Africa Opportunity Fund
This Aim-traded offshore fund is run from Boston by Robert Knapp and is perhaps the easiest way of buying exposure to Africa. The management firm has been investing in Africa for over seven years and the fund has an eclectic mix of African equities, debt and currencies. Top holdings include West African mobile phone firm Sonatel, Ivory Coast state debt, offshore oil rig debt, plus loans to Katanga Mining and shares in Artumis, a Tanzanian natural gas producer and power generator. Over the past year, the net asset value has risen by 2.6 per cent yet its (dollar denominated) shares have fallen back to $0.93 (against a net asset value of $0.992).
Lonhro
The one-time London and Rhodesian Trading Company has come a long way from its colonial roots in Southern Africa and is now something approaching a publicly listed private equity fund. It takes key stakes in management-led and part-owned firms with experienced Africa hands at the helm. The development process of turning the companies into profitable, separately listed firms can take years, and most of Lonrh's key investments are still at a fairly early stage. So the mini-conglomerate is likely to keep using up its cash resources for the foreseeable future as it nurtures its investee companies.

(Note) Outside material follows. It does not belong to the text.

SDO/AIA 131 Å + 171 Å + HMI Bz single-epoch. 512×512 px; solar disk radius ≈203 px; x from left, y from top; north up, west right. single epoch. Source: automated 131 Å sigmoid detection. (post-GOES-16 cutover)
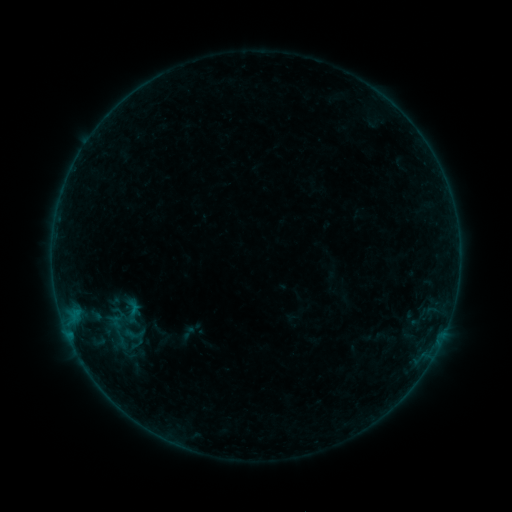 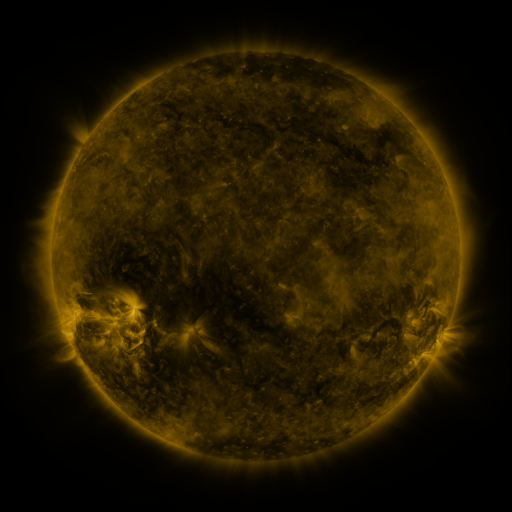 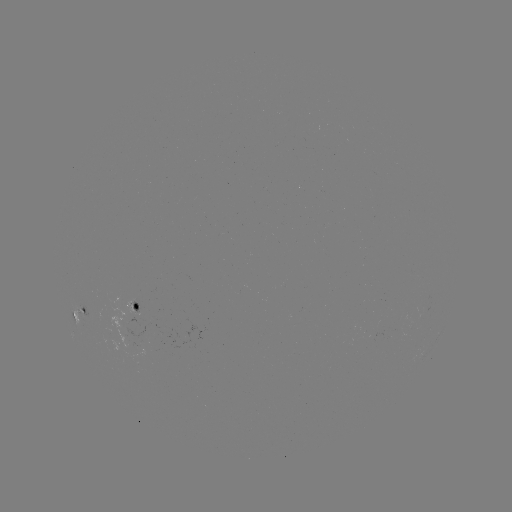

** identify sigmoid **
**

But, in the medium term, Lonhro has the great advantage over fund management firms of actually owning the trading companies. Africa has been a graveyard for western investors who thought they could just waltz in and treat an investment in African equity like any western equity. Lonhro also has a diverse range of assets – everything from transportation and ports through to agriculture and microfinance – which could it give strength if commodity prices suddenly take a dive. Nonetheless, some Africa hands question whether Lonhro is too diverse. "It spreads itself too thinly and doesn't have the capital firepower to compete with the really big private equity firms now turning their attention to Africa," says one analyst.
New Star Heart of Africa Fund
Jamie Allsop's new fund has created a huge amount of publicity in the personal finance press – it's the only exclusively SSA unit trust and is aimed at sophisticated, risk-friendly investors willing to accept a minimum investment of £12,500 via a lump sum. A value investor by background (he runs the hidden value fund for New Star), Mr Allsop was pulled to Africa by the abnormally large number of well-run, cash-rich companies with relatively lowly share prices – his main target in the new fund is mid-to-large cap "growth at a reasonable price" shares. Crucially, it's a stock-picking fund and doesn't attempt to track any index. The total number of holdings is fairly concentrated at between 40 and 60. That said, there's a fairly diversified set of companies, sectors and countries and no company is worth more than 5 per cent of the total portfolio, unlike its rival, the listed Africa Opportunity fund, whose top three holdings account for just under 30 per cent of the value of the fund.
Katanga Mining
The Toronto-listed mining play is owned by both African Opportunity Fund and Jamie Allsopp's New Star Heart of Africa Fund. It operates a large-scale copper/cobalt project with substantial high-grade mineral reserves and integrated metallurgical operations in the Democratic Republic of Congo (DRC). It's just restarting the KOV copper and cobalt mine and is widely tipped to be a potential mining giant of tomorrow.
Tullow Oil
Tullow Oil is probably the best bet on Ghana's booming economy, although its shares are still very highly priced. Last year, it discovered oil offshore (550m barrels) with unproven reserves possibly three times this. Tullow is also big in Uganda through its Lake Albert operations on the border with the DRC.
PME African Infrastructure Opportunities Fund
This listed investment fund aims to invest its $180m in African infrastructure. It has started carefully and has not thrown its weight around. It’s only committed $45m to two projects to date and is taking its time to choose its investments. That $139m or so of cash underpins the valuation ($0.71 per share compared with the current $0.85). You also get two very interesting investments in the mobile telecoms space in Tanzania and Uganda thrown in.
Bolloré
Canny investors might do well to look to the French market to explore plays on West Africa – countries such as Ivory Coast and Senegal are rich in agricultural resources (such as rubber, cocoa, palm oil and coffee). One interesting play is Bolloré, which is run by French businessman Vincent Bolloré. It controls most of the port facilities in the Ivory Coast capital city of Abidjan.